[Spatial questions tied to pictures]
---

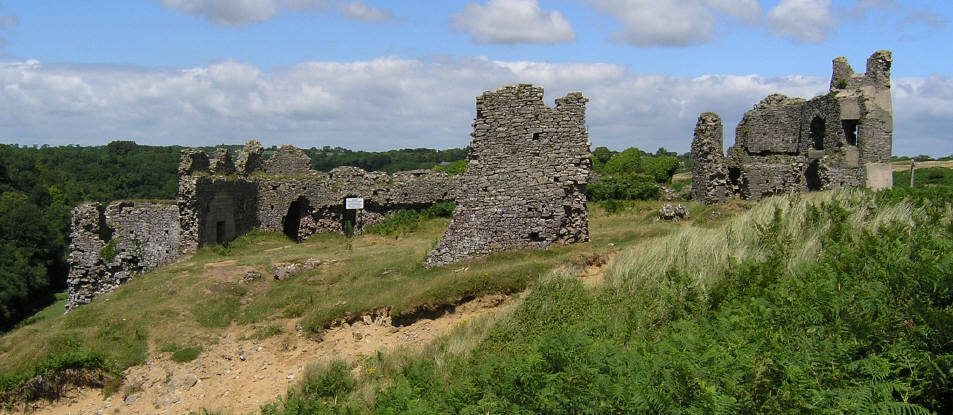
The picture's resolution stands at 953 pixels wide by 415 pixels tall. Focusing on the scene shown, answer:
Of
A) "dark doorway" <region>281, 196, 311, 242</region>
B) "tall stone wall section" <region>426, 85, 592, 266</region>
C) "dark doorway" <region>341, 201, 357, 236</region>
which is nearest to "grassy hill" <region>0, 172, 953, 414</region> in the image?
"tall stone wall section" <region>426, 85, 592, 266</region>

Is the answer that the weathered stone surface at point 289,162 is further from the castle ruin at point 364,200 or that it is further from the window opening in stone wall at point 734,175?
the window opening in stone wall at point 734,175

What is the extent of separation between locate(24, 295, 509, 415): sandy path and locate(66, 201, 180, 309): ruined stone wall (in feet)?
37.9

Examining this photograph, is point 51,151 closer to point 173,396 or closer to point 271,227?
point 271,227

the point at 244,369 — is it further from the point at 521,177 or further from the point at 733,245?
the point at 733,245

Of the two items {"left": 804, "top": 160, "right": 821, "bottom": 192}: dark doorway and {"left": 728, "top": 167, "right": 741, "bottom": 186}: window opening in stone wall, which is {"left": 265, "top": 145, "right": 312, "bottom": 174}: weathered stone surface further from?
{"left": 804, "top": 160, "right": 821, "bottom": 192}: dark doorway

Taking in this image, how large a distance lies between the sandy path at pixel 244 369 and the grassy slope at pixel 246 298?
436 mm

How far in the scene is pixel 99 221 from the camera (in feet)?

---

* [Given task]: Copy out word for word everything in the listing above, from the line containing "Of the two items" down through the end of the listing, with both ends included.

* [Completed exercise]:
Of the two items {"left": 804, "top": 160, "right": 821, "bottom": 192}: dark doorway and {"left": 728, "top": 167, "right": 741, "bottom": 186}: window opening in stone wall, which is {"left": 265, "top": 145, "right": 312, "bottom": 174}: weathered stone surface further from?
{"left": 804, "top": 160, "right": 821, "bottom": 192}: dark doorway

Taking in this image, how large a distance lies between the sandy path at pixel 244 369 and the grassy slope at pixel 246 298?
436 mm

How far in the scene is pixel 99 221 from the camera (in feet)?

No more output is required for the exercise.